The sunlight pouring through the windows was a liar. It painted lazy galaxies of dust in the air, suggesting a peace that felt like a distant memory. An unnatural stillness had settled in my bones, a hollow echo of the chaos from the last few days. From Cassius’s room, the low thrum of his voice was a thread tangled with Amelia’s softer tones. I folded my arms, my gaze fixed on the world outside—a world that continued on, oblivious. A soft breeze made the branches whisper, and a lone squirrel, a flicker of unburdened life, darted up a trunk and was swallowed by the leaves.
The whispers ceased. I turned as they appeared in the doorway, their presence shifting the atmosphere in the room. Cassius was a figure carved from shadow, cloaked in black from head to toe—new boots, dark trousers, and the heavy cloak we had just received. He was no longer the man I’d met, but a warrior preparing for a war I couldn’t yet see. Amelia followed, her face a mask of somber resolve. The silence they brought with them was a physical weight, thick with the things they hadn’t said to me.
Finally, Amelia’s gaze found mine. She reached into her pocket and produced a small satchel of finely-wrought leather, still warm from her touch. “Something for the road,” she said, her voice gentle as she pressed it into my hand. The leather was supple, the stitching perfect. “A dimensional space. It has provisions, coin—everything you might need.”
A warmth that had nothing to do with the sun bloomed in my chest. “Thank you, Amelia.” I looped the satchel onto my belt, tugging the knot tight. Our eyes met. “I wish you were coming with us.”
“As do I,” she confessed, a flicker of sorrow in her smile. “But my place is here. Someone has to watch what is happening at the palace.”

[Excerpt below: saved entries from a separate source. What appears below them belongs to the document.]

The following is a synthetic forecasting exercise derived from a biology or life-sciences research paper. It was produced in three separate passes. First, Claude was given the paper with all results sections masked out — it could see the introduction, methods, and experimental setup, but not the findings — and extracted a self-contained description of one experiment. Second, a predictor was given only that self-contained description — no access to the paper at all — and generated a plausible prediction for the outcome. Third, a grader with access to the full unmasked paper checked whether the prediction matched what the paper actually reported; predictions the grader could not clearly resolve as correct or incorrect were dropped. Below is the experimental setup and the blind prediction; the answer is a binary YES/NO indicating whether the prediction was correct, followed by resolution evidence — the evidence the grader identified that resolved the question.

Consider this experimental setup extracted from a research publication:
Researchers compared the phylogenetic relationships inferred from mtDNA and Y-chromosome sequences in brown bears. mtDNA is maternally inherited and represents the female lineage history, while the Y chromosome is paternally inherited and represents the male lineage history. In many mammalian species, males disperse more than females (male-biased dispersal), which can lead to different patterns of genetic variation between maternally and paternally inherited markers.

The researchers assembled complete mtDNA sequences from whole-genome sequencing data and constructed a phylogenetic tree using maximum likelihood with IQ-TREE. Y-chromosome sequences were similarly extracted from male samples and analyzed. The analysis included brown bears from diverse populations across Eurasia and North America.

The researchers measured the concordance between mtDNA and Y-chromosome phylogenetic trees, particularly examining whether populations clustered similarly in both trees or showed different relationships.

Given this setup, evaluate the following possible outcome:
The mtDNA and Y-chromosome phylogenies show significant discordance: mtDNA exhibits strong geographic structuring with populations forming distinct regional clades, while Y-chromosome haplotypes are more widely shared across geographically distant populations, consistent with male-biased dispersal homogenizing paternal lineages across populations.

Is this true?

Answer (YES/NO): NO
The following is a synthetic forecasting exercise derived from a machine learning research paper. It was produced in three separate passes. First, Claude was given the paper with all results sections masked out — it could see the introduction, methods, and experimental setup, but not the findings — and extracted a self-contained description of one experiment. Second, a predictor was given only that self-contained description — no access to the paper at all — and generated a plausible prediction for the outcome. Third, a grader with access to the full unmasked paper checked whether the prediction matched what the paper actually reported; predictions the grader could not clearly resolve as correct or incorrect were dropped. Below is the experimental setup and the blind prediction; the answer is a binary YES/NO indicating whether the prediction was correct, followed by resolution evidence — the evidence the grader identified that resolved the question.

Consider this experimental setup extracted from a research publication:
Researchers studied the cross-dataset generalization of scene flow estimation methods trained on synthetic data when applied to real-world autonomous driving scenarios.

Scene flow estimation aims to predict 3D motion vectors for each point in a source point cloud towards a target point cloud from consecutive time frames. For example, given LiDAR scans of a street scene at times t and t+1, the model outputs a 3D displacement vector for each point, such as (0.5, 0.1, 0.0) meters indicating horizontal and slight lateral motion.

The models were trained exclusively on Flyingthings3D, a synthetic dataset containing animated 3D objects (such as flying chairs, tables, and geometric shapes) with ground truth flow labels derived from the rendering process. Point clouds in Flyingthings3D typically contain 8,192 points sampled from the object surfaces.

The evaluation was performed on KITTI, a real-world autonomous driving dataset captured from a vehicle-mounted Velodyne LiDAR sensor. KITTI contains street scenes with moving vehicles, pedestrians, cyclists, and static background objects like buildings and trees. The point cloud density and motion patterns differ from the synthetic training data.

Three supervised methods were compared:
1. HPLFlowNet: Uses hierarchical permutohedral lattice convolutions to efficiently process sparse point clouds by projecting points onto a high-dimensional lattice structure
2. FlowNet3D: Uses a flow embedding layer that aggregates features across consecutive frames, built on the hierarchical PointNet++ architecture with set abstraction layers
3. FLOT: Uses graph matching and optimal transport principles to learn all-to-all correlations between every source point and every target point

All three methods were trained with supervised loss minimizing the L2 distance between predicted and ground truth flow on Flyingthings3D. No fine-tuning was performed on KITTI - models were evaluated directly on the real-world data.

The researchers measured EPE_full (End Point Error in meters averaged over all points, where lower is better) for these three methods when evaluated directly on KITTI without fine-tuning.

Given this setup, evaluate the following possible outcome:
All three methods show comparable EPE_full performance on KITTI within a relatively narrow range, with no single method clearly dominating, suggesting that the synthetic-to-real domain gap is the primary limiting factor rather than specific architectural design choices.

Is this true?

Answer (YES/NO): NO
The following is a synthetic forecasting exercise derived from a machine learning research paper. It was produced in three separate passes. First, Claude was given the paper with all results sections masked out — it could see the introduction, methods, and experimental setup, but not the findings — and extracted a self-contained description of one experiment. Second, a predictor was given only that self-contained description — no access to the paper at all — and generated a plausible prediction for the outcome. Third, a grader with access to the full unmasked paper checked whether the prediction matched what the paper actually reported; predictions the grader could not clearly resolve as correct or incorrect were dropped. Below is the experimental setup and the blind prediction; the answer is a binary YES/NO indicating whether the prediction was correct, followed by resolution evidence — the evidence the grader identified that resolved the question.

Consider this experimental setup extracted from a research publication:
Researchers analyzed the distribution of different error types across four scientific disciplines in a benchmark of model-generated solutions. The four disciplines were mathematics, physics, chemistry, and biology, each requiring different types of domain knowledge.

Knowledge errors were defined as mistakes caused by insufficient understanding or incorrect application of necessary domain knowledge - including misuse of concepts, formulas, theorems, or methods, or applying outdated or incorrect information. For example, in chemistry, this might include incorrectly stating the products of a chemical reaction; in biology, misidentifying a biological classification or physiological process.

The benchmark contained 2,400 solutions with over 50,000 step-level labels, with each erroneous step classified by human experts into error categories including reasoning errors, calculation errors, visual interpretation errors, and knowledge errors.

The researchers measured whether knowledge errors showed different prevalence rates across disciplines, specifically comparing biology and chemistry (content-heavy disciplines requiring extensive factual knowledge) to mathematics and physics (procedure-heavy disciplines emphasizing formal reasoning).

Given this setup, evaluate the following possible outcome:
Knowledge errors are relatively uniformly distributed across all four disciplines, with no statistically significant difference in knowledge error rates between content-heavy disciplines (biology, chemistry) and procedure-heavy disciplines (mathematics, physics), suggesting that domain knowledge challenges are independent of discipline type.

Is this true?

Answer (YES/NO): NO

“I know,” I said, and the appreciation was a dull ache in my throat. “And I’m grateful for it.”
She gave a slight nod. “On that note…” She opened her palm. Resting in its center was a sphere of smooth, cool crystal that seemed to pulse with a faint inner light. It wasn’t glass, but something warmer, alive.
“What is it?” I asked, leaning closer.
“A whisper across worlds,” she answered. “Should the worst happen, I can reach you through this. It will be your tether to me. Then you can teleport back here.”
The relief was so profound it felt like I could breathe again. “That’s… ingenious,” I managed. “It helps, knowing we’re not completely severed from you.”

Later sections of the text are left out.